CAVALLUZZO celebrates Heather McWilliam's win against workplace Sexual Harassment
$85,000 Awarded to Victim of Workplace Sexual Harassment
McWilliam v Toronto Police Services Board and Angelo Costa
On June 30, 2020, the Human Rights Tribunal of Ontario (the “Tribunal”) released its long-awaited decision in McWilliam v Toronto Police Services Board and Angelo Costa, 2020 HRTO 574, which concerns sexual harassment in the Toronto Police Services. Police Constable McWilliam was represented in the proceedings by Cavalluzzo lawyers Kate Hughes, Tyler Boggs, as well as lawyer Nadia Lambek.
In her lengthy, 156-page Decision, Tribunal Vice-Chair Jo-Ann Pickel found that Police Constable Heather McWilliam has established that she was subjected to a poisoned work environment, sexual harassment, sexual assault, and discrimination by superior ranking officers employed by the Toronto Police Services Board.

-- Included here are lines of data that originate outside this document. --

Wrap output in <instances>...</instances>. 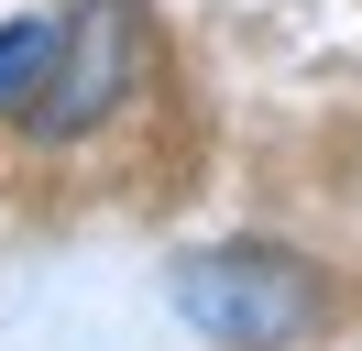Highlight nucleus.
Here are the masks:
<instances>
[{
    "mask_svg": "<svg viewBox=\"0 0 362 351\" xmlns=\"http://www.w3.org/2000/svg\"><path fill=\"white\" fill-rule=\"evenodd\" d=\"M176 318L220 351H296L318 329V275L274 241H209L176 263Z\"/></svg>",
    "mask_w": 362,
    "mask_h": 351,
    "instance_id": "1",
    "label": "nucleus"
},
{
    "mask_svg": "<svg viewBox=\"0 0 362 351\" xmlns=\"http://www.w3.org/2000/svg\"><path fill=\"white\" fill-rule=\"evenodd\" d=\"M132 77H143V0H77V11H55V66L23 99V121L77 143L132 99Z\"/></svg>",
    "mask_w": 362,
    "mask_h": 351,
    "instance_id": "2",
    "label": "nucleus"
},
{
    "mask_svg": "<svg viewBox=\"0 0 362 351\" xmlns=\"http://www.w3.org/2000/svg\"><path fill=\"white\" fill-rule=\"evenodd\" d=\"M45 66H55V22H45V11L0 22V110H23L33 88H45Z\"/></svg>",
    "mask_w": 362,
    "mask_h": 351,
    "instance_id": "3",
    "label": "nucleus"
}]
</instances>
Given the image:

A copy of the Decision can be found HERE.
The case, which took roughly five years to complete and included 35 days of testimony, is a landmark decision for women who work in policing and paramilitary institutions.
After hearing from the Applicant and approximately 30 of Police Constable McWilliam’s colleagues – who were primarily called by the Toronto Police Services Board to challenge Police Constable McWilliam’s allegations – Vice-Chair Pickel concluded that Police Constable McWilliam gave “detailed, credible, and largely consistent evidence about the incidents of sexual harassment that she alleged.” By contrast, Vice-Chair Pickel found that she “had concerns about the credibility and reliability of the testimony given by some, even many of the respondents’ witnesses” – many of whom continue to be employed in senior management positions by the Toronto Police Services Board.
With respect to her factual findings, Vice-Chair Pickel detailed many of the daily abuses experienced by Police Constable McWilliam, which included sexual innuendos and solicitations from male supervisors, such as gesturing how they masturbate and “orally pleasure women”; giving Police Constable McWilliam handwritten notes stating that she was “smokin’ hot”; and viewing, discussing and sharing pictures of Police Constable McWilliam throughout her workplace. As detailed by the Vice-Chair, many officers were so inured to this type of behaviour that they failed to recognize it as inappropriate workplace conduct.
Vice-Chair Pickel further found that Police Constable McWilliam satisfied her onus of establishing on a balance of probabilities that the individual respondent committed an act of sexual assault by forcibly kissing Police Constable McWilliam without her consent. Police Constable McWilliam’s testimony was found “to be clear, forthright, detailed and very specific” in this regard.
In relation to these findings, Vice-Chair Pickel found that the poisoned work environment, sexual harassment, sexual assault, and discrimination experienced by Police Constable McWilliam were so routine and rampant throughout the Toronto Police Service that they had “formed part of a pattern or series of similar incidents to which [Police Constable McWilliam] was subjected and which became a condition of her employment.”
Vice-Chair Pickel consequently ordered the Toronto Police Services Board to pay to Police Constable McWilliam $75,000 as compensation for injury to her dignity, feelings and self-respect. A further $10,000 was ordered jointly and severally against the individual Respondent, former Sergeant Angelo Costa, and the Toronto Police Services Board in relation to the sexual assault and other incidents of sexual harassment committed by former Sergeant Costa against Police Constable McWilliam.
Recognizing the deeply systemic issues that exist throughout the Toronto Police Service, Vice-Chair Pickel also ordered extensive public interest remedies against the Toronto Police Services Board. The Decision included orders requiring the Toronto Police Services Board to do the following:
Develop a Human Rights Strategy;
Retain an external expert on policing and human rights to conduct additional training for supervisors;
Provide annual training for all officers on sexual harassment, human rights, and poisoned work environments;
Track and report on internal human rights complaints; and
Amend internal reporting forms to ensure that they are compliant with the Human Rights Code.